Studies show that the number of pregnant women with GDM has been increasing in recent
decades in a proportion parallel to that of DM2.[2]
[3] This scenario requires effective commitment from all health areas involved with
women's health during pregnancy. When analyzing the prevalence of GDM in different
global regions, the results vary according to ethnic/racial, socioeconomic and cultural
characteristics and screening criteria.[13]
[14] India has observed a significant increase in the prevalence of GDM, with large differences
among regions.[15] This situation led the WHO (2016),[16] to implement the pilot project “The Women in India with GDM Strategy (WINGS)” with
the aim of developing a suitable model of care for women with GDM in low-and middle-income
countries.
We have scarce scientific literature showing the epidemiological reality of GDM in
Brazil.

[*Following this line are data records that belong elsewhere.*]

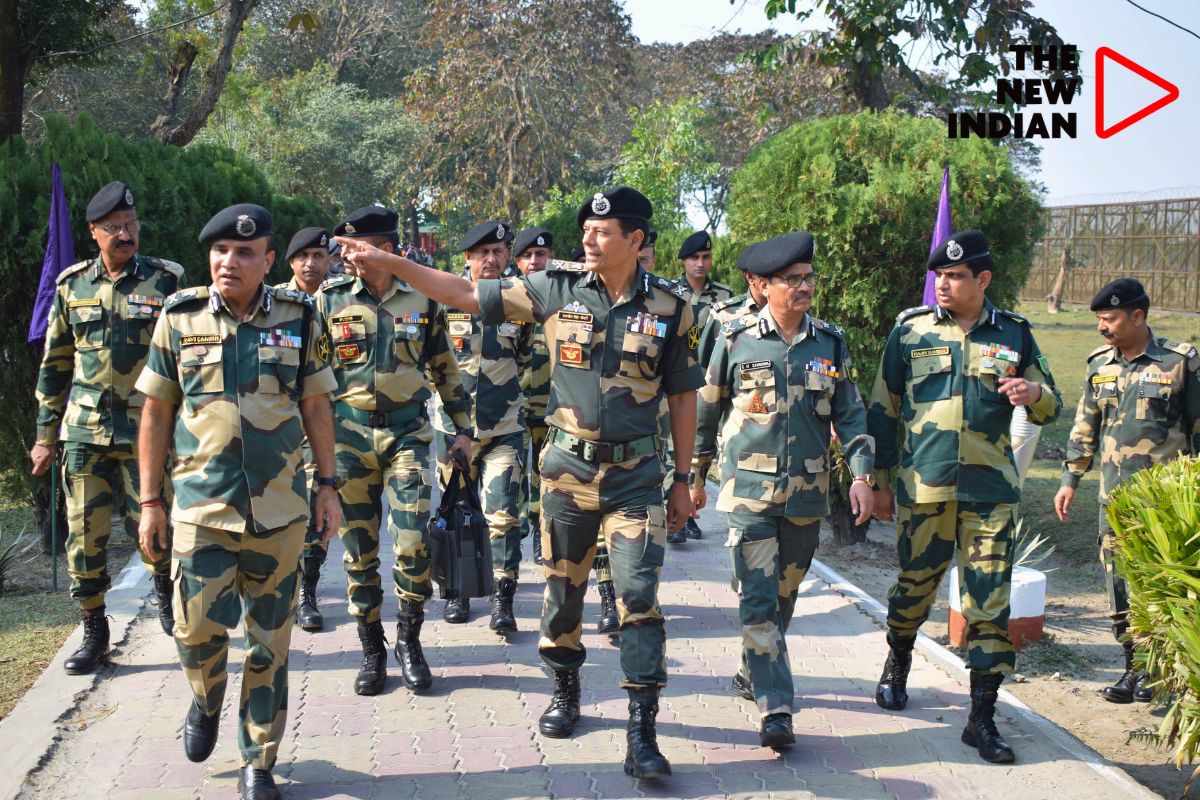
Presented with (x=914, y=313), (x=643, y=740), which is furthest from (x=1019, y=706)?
(x=643, y=740)

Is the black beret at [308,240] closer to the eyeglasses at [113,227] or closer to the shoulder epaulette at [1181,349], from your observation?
the eyeglasses at [113,227]

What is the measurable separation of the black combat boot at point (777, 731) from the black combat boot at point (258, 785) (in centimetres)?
200

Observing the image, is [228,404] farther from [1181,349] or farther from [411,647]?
[1181,349]

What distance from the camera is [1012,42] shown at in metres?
11.8

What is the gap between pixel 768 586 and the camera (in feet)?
16.9

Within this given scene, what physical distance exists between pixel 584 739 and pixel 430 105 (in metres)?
23.2

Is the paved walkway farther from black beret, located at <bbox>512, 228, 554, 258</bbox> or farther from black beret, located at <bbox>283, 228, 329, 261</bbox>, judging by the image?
black beret, located at <bbox>512, 228, 554, 258</bbox>

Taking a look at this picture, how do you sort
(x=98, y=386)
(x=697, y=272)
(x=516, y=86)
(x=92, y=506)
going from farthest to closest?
(x=516, y=86)
(x=697, y=272)
(x=98, y=386)
(x=92, y=506)

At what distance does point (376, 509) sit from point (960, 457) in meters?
2.83

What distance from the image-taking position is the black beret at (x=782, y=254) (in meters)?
5.24

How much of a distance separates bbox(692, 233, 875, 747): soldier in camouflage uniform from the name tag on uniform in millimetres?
2177

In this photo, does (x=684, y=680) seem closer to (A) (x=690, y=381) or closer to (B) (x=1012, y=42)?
(A) (x=690, y=381)

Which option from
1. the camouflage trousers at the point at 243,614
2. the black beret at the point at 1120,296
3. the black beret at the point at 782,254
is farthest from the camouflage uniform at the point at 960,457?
the camouflage trousers at the point at 243,614

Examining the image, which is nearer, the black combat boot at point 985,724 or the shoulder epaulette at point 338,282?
the black combat boot at point 985,724
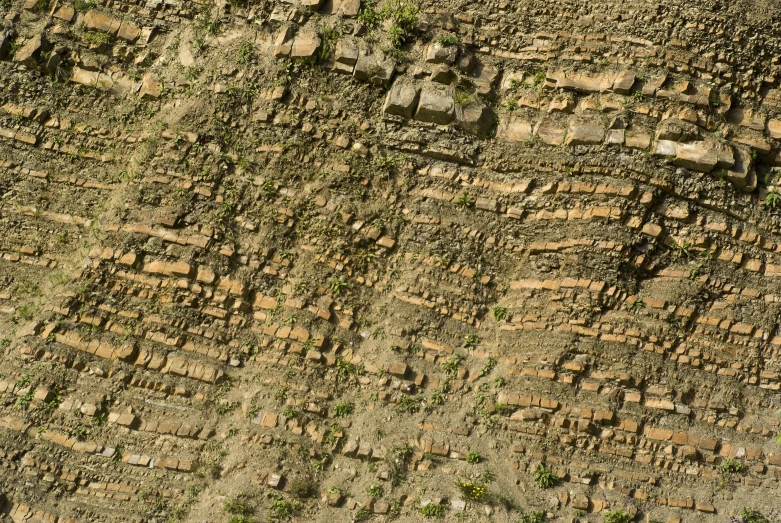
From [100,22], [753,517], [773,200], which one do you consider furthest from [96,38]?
[753,517]

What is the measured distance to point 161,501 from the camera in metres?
7.71

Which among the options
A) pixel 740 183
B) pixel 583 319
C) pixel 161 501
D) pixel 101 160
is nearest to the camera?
pixel 161 501

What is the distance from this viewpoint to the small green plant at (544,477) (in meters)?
7.72

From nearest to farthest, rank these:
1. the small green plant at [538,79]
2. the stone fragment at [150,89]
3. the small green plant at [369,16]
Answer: the small green plant at [538,79] → the small green plant at [369,16] → the stone fragment at [150,89]

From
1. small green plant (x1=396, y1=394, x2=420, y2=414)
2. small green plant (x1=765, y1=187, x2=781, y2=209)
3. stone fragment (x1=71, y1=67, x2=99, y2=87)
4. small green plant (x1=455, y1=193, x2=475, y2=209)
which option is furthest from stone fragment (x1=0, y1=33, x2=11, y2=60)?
small green plant (x1=765, y1=187, x2=781, y2=209)

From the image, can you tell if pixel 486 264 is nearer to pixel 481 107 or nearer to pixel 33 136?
pixel 481 107

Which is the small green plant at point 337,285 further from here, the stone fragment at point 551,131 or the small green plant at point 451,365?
the stone fragment at point 551,131

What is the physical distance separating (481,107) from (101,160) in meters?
5.15

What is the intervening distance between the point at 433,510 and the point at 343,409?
151 cm

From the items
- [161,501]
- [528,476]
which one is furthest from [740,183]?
[161,501]

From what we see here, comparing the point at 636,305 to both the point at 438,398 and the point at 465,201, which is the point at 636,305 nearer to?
the point at 465,201

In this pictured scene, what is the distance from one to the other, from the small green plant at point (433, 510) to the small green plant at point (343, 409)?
1371 mm

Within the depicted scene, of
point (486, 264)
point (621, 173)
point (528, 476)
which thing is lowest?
point (528, 476)

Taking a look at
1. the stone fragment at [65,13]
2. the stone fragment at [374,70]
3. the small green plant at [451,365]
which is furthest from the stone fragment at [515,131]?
the stone fragment at [65,13]
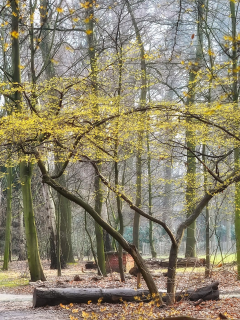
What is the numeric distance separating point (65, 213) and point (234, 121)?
32.3 ft

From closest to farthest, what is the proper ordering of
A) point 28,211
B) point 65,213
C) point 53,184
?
point 53,184 → point 28,211 → point 65,213

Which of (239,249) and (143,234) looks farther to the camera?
(143,234)

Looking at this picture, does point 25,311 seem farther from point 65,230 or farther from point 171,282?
point 65,230

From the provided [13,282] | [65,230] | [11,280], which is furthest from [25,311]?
[65,230]

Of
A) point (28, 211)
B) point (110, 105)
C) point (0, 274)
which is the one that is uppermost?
point (110, 105)

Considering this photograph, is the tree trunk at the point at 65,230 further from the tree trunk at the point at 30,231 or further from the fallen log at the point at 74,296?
the fallen log at the point at 74,296

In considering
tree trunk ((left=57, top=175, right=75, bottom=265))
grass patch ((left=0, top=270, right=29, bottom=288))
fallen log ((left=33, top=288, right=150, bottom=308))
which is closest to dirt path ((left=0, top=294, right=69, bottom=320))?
fallen log ((left=33, top=288, right=150, bottom=308))

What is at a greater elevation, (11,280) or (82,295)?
(82,295)

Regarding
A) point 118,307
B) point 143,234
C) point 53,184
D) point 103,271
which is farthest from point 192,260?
point 143,234

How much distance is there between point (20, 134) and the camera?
26.7 feet

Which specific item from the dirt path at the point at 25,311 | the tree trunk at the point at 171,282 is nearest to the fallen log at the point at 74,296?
the dirt path at the point at 25,311

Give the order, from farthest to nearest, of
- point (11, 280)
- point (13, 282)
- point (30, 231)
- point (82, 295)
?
1. point (11, 280)
2. point (13, 282)
3. point (30, 231)
4. point (82, 295)

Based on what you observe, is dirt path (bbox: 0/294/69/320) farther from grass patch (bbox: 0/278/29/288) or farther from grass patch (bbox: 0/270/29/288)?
grass patch (bbox: 0/270/29/288)

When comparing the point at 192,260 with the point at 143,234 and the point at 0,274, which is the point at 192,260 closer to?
the point at 0,274
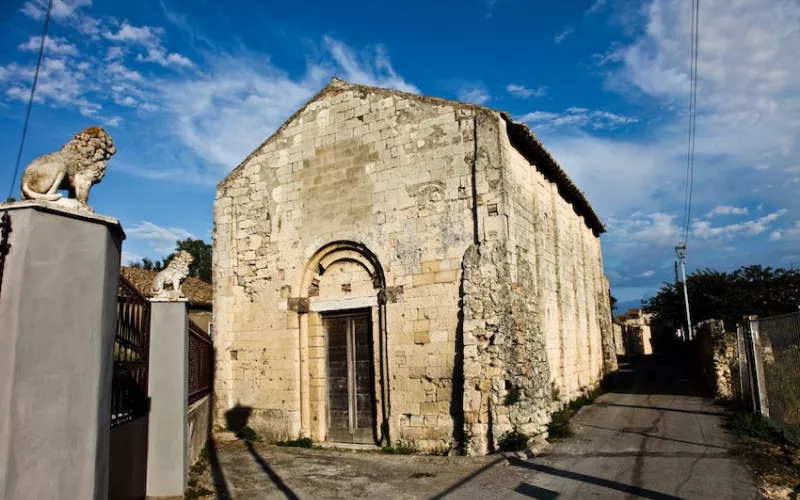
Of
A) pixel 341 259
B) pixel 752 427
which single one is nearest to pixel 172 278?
pixel 341 259

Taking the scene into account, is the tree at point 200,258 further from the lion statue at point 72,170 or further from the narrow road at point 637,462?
the lion statue at point 72,170

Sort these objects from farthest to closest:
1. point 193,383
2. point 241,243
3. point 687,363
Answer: point 687,363 → point 241,243 → point 193,383

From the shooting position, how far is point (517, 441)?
361 inches

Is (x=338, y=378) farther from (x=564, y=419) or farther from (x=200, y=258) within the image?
(x=200, y=258)

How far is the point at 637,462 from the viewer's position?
8.22 m

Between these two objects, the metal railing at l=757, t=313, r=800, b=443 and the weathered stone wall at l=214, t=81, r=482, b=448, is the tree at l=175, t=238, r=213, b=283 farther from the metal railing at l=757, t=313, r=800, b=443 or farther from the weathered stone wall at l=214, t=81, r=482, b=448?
the metal railing at l=757, t=313, r=800, b=443

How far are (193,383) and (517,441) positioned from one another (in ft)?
18.2

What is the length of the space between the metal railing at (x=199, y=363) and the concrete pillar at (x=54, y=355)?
5312 millimetres

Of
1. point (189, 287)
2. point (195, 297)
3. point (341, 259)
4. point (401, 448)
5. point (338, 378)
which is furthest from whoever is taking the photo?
point (189, 287)

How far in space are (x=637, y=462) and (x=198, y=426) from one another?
6.94m

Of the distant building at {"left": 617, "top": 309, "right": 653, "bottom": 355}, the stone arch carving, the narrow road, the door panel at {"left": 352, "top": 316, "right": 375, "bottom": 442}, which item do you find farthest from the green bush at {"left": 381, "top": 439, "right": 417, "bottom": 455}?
the distant building at {"left": 617, "top": 309, "right": 653, "bottom": 355}

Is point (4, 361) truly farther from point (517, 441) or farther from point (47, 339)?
point (517, 441)

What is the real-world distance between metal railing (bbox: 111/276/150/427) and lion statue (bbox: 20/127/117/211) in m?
1.12

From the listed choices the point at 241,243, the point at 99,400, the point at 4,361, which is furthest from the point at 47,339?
the point at 241,243
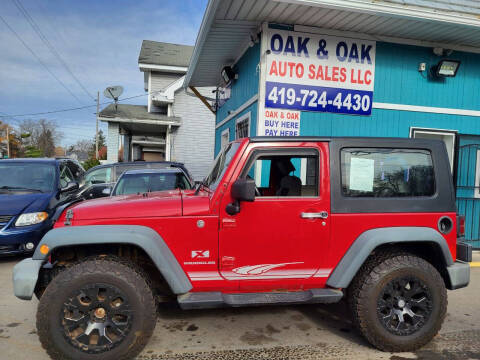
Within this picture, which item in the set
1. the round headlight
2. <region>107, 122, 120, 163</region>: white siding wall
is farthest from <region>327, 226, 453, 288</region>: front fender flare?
<region>107, 122, 120, 163</region>: white siding wall

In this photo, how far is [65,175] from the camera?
6992 mm

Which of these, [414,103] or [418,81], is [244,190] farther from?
[418,81]

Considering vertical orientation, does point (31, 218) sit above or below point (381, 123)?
below

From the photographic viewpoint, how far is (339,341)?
3.12 meters

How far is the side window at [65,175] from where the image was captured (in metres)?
6.60

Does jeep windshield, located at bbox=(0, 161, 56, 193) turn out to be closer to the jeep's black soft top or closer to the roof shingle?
the jeep's black soft top

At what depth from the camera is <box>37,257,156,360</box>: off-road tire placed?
8.36 ft

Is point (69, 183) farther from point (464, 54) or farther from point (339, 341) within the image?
point (464, 54)

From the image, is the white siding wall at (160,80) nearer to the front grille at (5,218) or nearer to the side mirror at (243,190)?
the front grille at (5,218)

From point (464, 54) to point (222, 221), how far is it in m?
7.27

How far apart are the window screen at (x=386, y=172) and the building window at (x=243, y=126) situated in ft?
14.1

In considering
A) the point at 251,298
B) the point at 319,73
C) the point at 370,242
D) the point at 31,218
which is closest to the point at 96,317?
the point at 251,298

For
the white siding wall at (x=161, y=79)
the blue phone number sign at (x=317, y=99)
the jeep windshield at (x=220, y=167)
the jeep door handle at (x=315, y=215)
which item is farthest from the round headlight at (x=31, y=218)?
the white siding wall at (x=161, y=79)

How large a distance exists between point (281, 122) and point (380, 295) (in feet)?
13.4
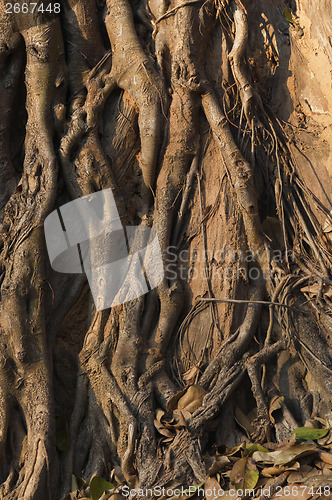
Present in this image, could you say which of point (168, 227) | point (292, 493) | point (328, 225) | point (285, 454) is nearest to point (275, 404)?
point (285, 454)

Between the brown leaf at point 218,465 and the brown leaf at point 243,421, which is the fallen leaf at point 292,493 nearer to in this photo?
the brown leaf at point 218,465

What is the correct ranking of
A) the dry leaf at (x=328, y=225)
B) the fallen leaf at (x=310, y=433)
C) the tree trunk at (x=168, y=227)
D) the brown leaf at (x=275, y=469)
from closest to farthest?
the brown leaf at (x=275, y=469)
the fallen leaf at (x=310, y=433)
the tree trunk at (x=168, y=227)
the dry leaf at (x=328, y=225)

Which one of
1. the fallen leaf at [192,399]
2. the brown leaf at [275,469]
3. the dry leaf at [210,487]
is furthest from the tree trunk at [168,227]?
the brown leaf at [275,469]

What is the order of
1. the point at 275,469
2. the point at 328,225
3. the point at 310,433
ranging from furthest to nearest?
the point at 328,225 → the point at 310,433 → the point at 275,469

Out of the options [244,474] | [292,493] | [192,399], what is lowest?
[292,493]

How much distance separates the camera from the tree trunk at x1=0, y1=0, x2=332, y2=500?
12.2 feet

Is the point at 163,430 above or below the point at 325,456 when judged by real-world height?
above

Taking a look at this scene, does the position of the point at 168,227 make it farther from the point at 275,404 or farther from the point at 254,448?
the point at 254,448

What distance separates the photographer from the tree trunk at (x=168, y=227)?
3707 mm

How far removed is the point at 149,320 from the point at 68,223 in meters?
0.89

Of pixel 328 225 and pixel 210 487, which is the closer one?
pixel 210 487

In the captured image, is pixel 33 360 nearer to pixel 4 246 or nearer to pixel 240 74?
pixel 4 246

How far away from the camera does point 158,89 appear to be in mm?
4242

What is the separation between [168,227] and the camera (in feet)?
13.4
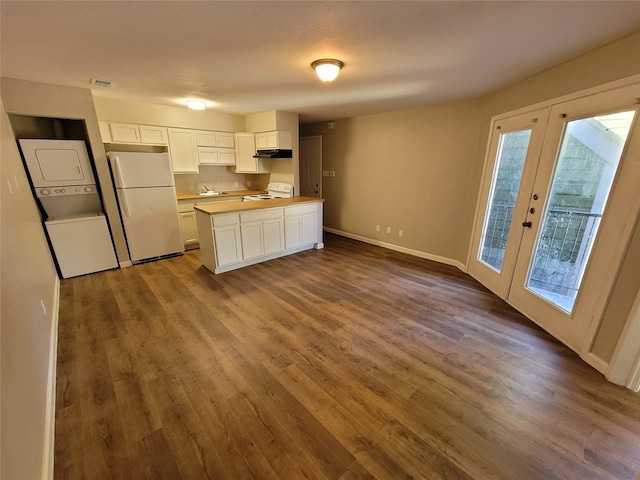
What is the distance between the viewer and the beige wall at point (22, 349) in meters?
1.05

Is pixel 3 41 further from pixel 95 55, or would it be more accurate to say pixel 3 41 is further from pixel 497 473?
pixel 497 473

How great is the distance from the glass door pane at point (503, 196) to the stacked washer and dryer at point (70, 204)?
5154 mm

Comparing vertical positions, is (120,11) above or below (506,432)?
above

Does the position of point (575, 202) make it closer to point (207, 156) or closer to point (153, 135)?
point (207, 156)

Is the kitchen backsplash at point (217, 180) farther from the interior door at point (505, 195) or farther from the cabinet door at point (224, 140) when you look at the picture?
the interior door at point (505, 195)

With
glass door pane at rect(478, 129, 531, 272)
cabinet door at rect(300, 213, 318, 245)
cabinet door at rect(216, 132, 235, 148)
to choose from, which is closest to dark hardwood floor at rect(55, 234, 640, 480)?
glass door pane at rect(478, 129, 531, 272)

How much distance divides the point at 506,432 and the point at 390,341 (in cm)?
95

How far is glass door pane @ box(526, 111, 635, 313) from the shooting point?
202 centimetres

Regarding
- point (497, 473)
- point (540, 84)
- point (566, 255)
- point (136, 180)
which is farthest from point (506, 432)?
point (136, 180)

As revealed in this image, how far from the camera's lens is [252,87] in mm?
3129

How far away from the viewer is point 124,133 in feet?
13.2

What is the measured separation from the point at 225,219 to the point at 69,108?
219 centimetres

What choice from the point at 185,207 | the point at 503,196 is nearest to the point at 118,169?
the point at 185,207

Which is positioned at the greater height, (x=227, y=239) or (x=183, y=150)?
(x=183, y=150)
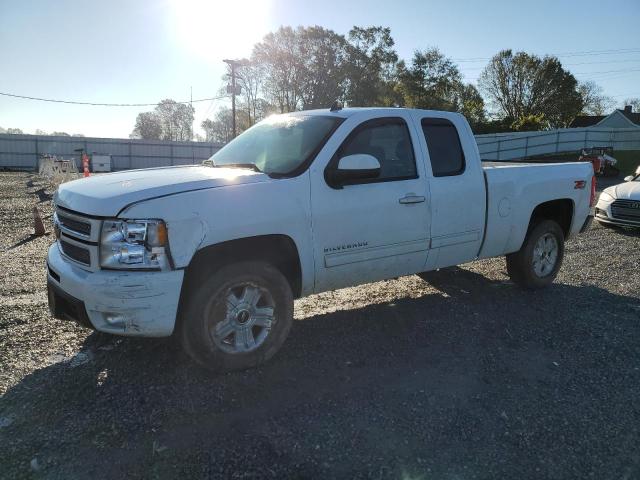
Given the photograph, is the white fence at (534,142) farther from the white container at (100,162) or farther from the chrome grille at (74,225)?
the chrome grille at (74,225)

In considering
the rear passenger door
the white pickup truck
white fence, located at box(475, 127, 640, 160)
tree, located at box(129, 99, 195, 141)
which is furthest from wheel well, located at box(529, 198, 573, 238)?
tree, located at box(129, 99, 195, 141)

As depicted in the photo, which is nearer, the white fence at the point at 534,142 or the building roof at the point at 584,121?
the white fence at the point at 534,142

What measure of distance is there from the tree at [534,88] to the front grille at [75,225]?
58685 millimetres

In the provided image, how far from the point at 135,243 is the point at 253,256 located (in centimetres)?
92

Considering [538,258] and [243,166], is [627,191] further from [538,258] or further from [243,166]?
[243,166]

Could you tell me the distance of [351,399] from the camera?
3447mm

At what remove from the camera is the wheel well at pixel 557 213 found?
6.00 meters

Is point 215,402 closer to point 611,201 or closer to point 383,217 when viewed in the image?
point 383,217

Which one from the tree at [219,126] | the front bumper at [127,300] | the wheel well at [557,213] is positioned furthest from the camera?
the tree at [219,126]

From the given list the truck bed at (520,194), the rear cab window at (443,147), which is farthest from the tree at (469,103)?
the rear cab window at (443,147)

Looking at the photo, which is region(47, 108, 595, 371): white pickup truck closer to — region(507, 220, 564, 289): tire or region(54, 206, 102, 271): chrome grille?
region(54, 206, 102, 271): chrome grille

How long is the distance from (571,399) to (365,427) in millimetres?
1523

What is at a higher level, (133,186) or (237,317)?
(133,186)

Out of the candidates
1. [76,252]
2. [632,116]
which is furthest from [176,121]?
[76,252]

The most relevant and comprehensive study on GDM was published in 2001.[5] During this period of nearly 20 years, population, health and socioeconomic indicators
underwent significant changes, and epidemiological transitions occurred in a peculiar
way.[17] National epidemiological studies designed with a targeted objective could provide
evidence-based information about the current reality and trends of GDM. The present
study was developed at Universidade de Caxias do Sul in partnership with the Municipal
Health Department to obtain a more in-depth picture of pregnant women with GDM. These
patients are referred from the BHCUs to the High-Risk Pregnancy Clinic of the university,
and GDM is the main cause for referral to this secondary/tertiary care unit. In addition
to providing assistance, this clinic offers long-term, multidisciplinary follow-up
for these women and their offspring, and has both academic and care provision goals.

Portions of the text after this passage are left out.